Although, there is a lot about them that is still poorly understood, like their seasonal migrations and breeding and feeding grounds.
Experts agree that the whale was likely the victim of a ship strike:
“It looks like the ship hit the flank, then the animal was rolled and the fin was broken too. It likely died very quickly,” he said, adding, “We have no idea of what hit that whale. It was a fresh animal, it wasn’t bloated. In the port, there’s a lot of boat traffic in and out of there.”
The NDP said that ship strikes are increasingly common in local and global waters because both whale and ship numbers are on the rise:
“Ship strikes are increasing around Southern Africa but it’s sort of in line with increases in whale populations,” Elwen said. “Whale numbers are getting more; ships are getting more.”
“There’s certainly anecdotal evidence,” Elwen told the Mail & Guardian on Thursday. “It’s in very low numbers — one or two a year. The evidence is that it’s not significantly affecting our local populations of any kind of whales, but certainly it is a growing concern, especially around the Western Cape where we have lots of whales year-round.

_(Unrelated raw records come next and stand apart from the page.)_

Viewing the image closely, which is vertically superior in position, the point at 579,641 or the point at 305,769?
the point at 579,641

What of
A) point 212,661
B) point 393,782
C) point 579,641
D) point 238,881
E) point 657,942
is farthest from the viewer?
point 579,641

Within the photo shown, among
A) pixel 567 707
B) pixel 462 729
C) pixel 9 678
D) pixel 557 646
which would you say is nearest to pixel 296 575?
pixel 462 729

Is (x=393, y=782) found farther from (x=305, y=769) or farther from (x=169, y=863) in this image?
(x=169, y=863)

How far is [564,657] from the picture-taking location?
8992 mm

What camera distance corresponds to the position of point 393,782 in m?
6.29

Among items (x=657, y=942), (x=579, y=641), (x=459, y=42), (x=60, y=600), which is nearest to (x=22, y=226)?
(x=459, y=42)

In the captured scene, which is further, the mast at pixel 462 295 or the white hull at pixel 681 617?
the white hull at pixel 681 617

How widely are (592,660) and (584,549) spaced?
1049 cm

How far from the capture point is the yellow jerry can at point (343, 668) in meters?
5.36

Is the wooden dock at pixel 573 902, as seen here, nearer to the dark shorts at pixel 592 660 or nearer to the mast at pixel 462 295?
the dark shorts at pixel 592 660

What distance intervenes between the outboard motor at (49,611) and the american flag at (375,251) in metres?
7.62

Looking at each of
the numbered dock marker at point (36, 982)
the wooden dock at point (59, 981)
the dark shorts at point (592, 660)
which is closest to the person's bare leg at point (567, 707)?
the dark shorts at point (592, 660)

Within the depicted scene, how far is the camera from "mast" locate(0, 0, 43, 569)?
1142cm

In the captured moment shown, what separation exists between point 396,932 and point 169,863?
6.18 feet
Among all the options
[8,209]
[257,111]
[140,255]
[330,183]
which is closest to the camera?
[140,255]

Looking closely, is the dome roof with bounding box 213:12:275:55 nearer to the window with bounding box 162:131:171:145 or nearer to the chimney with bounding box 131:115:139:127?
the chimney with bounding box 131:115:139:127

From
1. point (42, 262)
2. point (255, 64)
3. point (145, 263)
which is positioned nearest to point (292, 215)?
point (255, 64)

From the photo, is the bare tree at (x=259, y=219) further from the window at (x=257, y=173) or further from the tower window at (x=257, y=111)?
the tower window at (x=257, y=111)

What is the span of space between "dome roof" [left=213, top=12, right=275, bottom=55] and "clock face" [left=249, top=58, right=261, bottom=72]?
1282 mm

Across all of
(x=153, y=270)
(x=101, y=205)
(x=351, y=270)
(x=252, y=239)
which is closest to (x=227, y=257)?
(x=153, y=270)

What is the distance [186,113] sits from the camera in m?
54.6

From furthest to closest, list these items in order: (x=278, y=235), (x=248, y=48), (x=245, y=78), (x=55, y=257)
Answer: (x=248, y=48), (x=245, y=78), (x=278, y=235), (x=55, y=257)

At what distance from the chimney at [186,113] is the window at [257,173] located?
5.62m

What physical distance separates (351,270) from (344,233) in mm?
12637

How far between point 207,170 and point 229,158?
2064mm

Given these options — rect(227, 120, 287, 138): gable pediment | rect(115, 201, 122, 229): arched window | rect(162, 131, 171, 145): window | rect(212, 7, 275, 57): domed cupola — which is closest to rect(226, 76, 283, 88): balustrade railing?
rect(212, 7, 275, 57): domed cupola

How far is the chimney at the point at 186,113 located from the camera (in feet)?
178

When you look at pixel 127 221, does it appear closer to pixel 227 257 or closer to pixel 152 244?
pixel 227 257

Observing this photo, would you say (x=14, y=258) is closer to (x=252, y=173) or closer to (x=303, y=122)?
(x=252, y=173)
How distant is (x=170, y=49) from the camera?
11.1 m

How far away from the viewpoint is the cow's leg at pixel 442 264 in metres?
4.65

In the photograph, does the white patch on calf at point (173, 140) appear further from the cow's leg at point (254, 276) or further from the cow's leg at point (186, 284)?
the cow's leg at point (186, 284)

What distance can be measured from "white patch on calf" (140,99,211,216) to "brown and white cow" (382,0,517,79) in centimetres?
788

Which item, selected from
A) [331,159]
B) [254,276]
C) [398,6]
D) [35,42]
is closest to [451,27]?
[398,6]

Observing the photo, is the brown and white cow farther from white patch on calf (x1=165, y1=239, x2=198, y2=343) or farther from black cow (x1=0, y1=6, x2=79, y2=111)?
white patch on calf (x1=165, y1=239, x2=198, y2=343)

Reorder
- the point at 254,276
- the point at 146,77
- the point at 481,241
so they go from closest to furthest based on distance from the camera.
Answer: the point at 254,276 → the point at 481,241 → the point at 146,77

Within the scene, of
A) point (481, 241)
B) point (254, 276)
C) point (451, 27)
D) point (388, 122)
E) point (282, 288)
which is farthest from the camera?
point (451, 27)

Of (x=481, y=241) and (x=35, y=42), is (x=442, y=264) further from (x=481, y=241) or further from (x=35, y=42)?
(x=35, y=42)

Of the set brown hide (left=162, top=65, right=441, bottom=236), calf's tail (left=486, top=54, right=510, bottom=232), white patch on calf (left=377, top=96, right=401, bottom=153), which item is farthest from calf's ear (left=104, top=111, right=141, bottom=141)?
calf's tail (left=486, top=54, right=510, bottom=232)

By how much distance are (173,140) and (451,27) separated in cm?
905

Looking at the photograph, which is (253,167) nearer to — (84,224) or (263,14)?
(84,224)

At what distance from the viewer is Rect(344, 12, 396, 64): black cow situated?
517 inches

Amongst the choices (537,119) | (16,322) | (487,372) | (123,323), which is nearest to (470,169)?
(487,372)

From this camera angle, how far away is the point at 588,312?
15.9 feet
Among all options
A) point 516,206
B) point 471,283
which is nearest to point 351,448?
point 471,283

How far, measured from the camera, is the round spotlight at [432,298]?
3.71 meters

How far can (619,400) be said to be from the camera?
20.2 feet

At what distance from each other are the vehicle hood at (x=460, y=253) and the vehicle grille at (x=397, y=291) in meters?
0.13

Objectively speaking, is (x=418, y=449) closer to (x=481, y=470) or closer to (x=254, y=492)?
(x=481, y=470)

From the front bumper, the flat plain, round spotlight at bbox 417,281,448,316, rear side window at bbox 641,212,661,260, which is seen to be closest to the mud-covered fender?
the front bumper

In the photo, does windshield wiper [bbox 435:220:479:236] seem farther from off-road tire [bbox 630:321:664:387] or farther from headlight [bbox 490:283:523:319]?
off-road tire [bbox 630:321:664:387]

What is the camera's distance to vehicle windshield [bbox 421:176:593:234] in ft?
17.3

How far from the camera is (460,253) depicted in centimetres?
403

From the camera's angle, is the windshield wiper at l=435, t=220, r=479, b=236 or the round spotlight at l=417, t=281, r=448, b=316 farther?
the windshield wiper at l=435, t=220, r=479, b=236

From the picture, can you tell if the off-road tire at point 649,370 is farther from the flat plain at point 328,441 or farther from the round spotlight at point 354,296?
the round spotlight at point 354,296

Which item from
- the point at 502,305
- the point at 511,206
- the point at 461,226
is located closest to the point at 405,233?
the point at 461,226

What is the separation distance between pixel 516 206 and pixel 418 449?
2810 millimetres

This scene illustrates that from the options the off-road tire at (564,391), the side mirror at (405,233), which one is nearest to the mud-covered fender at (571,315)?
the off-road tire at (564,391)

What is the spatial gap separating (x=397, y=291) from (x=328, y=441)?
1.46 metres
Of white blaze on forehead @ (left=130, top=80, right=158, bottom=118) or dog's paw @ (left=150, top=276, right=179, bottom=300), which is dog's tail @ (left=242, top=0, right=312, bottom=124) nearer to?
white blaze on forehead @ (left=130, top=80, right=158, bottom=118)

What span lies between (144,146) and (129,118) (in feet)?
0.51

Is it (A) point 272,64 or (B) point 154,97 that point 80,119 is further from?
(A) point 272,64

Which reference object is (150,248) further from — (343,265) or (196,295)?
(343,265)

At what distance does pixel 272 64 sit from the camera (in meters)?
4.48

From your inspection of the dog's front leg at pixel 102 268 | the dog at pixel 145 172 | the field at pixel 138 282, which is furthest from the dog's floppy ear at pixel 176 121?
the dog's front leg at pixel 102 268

The good news is that whale populations are increasing:
Acoustic monitoring in deep waters off the southwestern Cape and northern Namibia has revealed regular detection of blue-whale calls over winter months “revealing that the animals are still using these areas where they were historically caught, supporting overall population recovery”, the NDP said.
But this also comes with a downside, as it means that we could be looking at more fatalities or injuries and with whales getting tangled in nets, or falling victim to plastic pollution, and ship strikes, “not to mention the impacts of overfishing and habitat change”, Elwen said.
Perhaps it’s high time that we move from just listening to helping, too.